The block count works like this: Number of entries related to duplicate blocks = 771295, number of entries related to unique blocks = 4637966, total entries in DDT table should be 771295+4637966 = 5409261. So the number of blocks in millions (binary millions that is!) would be 5409261 / (1024^2) = 5.158 million. In the summary we find there are 5.16M blocks total.
RAM needed works like this: The 771295 entries for duplicate blocks each occupy 165 bytes in RAM, and the 4637966 entries for unique blocks each occupy 154 bytes in RAM, so the total RAM needed for the dedup table right now = 841510439 bytes = 841510439 / (1024^2) MBytes = 803 MB = 0.78 GB of RAM.

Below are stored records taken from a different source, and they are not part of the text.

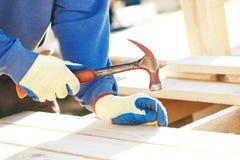 młotkować pracownika do paznokci Obrazy Royalty Free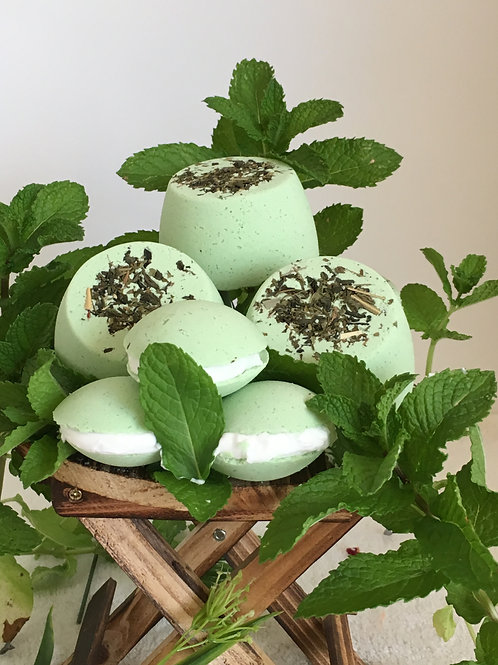 Mint Madness Bath Bomb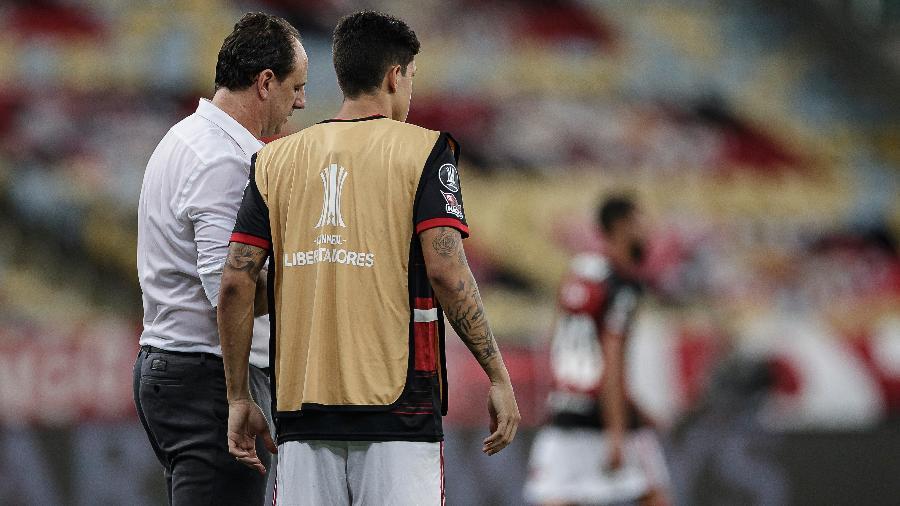 Rogério Ceni conversa com Pedro antes de colocar o atacante em campo pelo Flamengo contra o Racing - André Mourão/Foto FC/UOL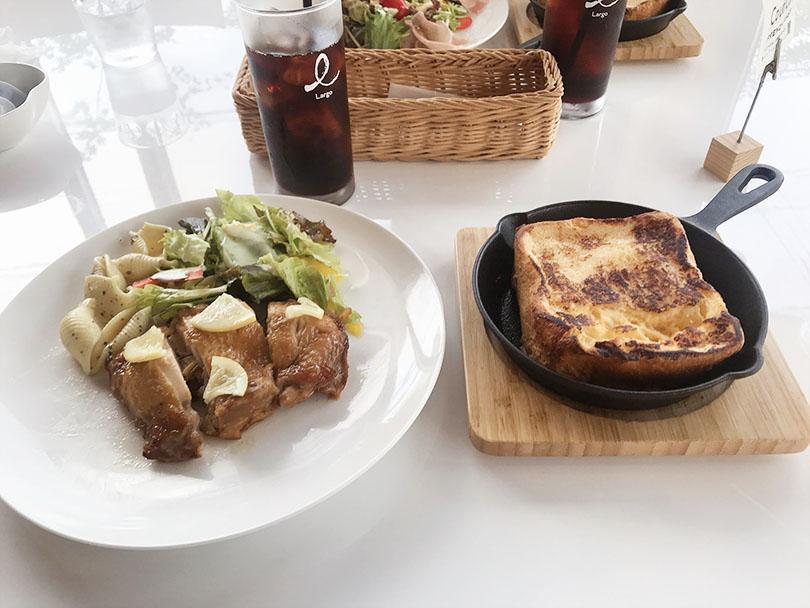 お肉のプレートとフレンチトースト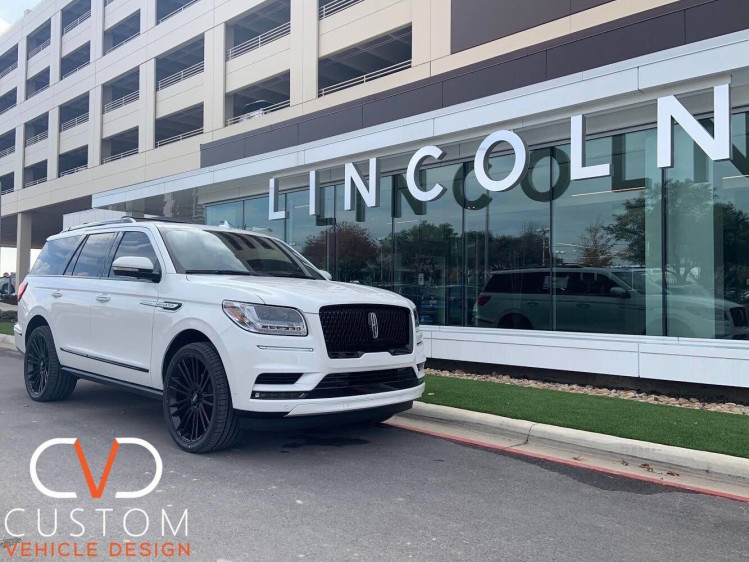 """2020 Lincoln Navigator with 24"""" Black Rhino Wheels on Signature V Tyres⠀⠀"""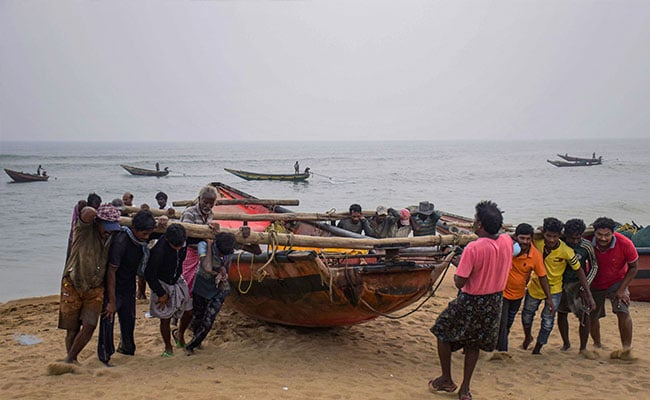 Bangladesh on alert as cyclone approaches Bay of Bengal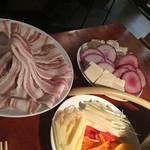 まんまーる - 新メニューのオリーブオイルの アグー豚のしゃぶしゃぶ   コレの具材  アグー豚で 有機野菜や、季節のフルーツを巻いてお召し上がり下さい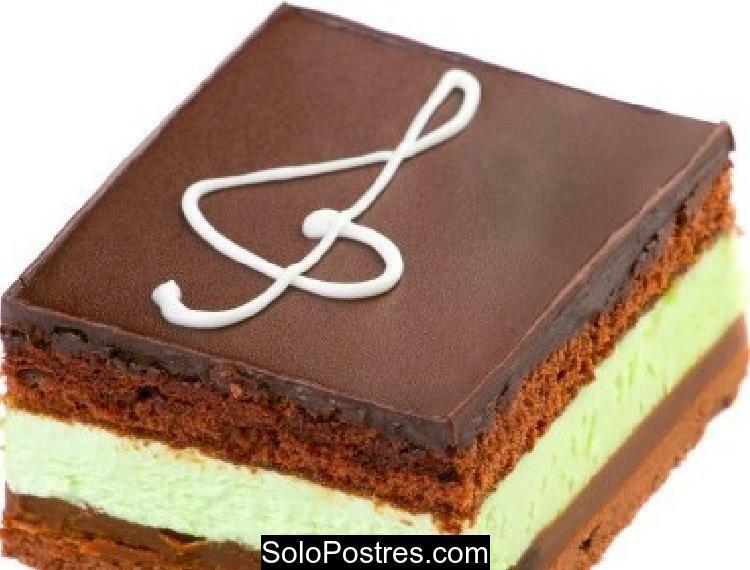 Postre especial de brownie y mousse de menta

(The on-disk size used can be worked out the same way, using the "size on disk" figures. Clearly ZFS is trying to use disk I/O efficiently and taking advantage of the fact that disk space taken up by the DDT isn't normally an issue. So it looks like ZFS is simply allocating a complete 512 byte sector for each entry, or something along those lines, instead of just 154 or 165 bytes, to keep it efficient. This might not include any allowance for multiple copies held on disk, which ZFS usually does.)The total amount of data stored, and the benefit from deduping it: From the total DDT statistics, 715 Gbytes ("715G") of data is stored using just 578 GBytes ("578G") of allocated storage on the disks. So our dedup space saving ratio is (715 GB of data) / (578 GB space used after deduping it) = 1.237 x, which is what the summary is telling us ("dedup = 1.24").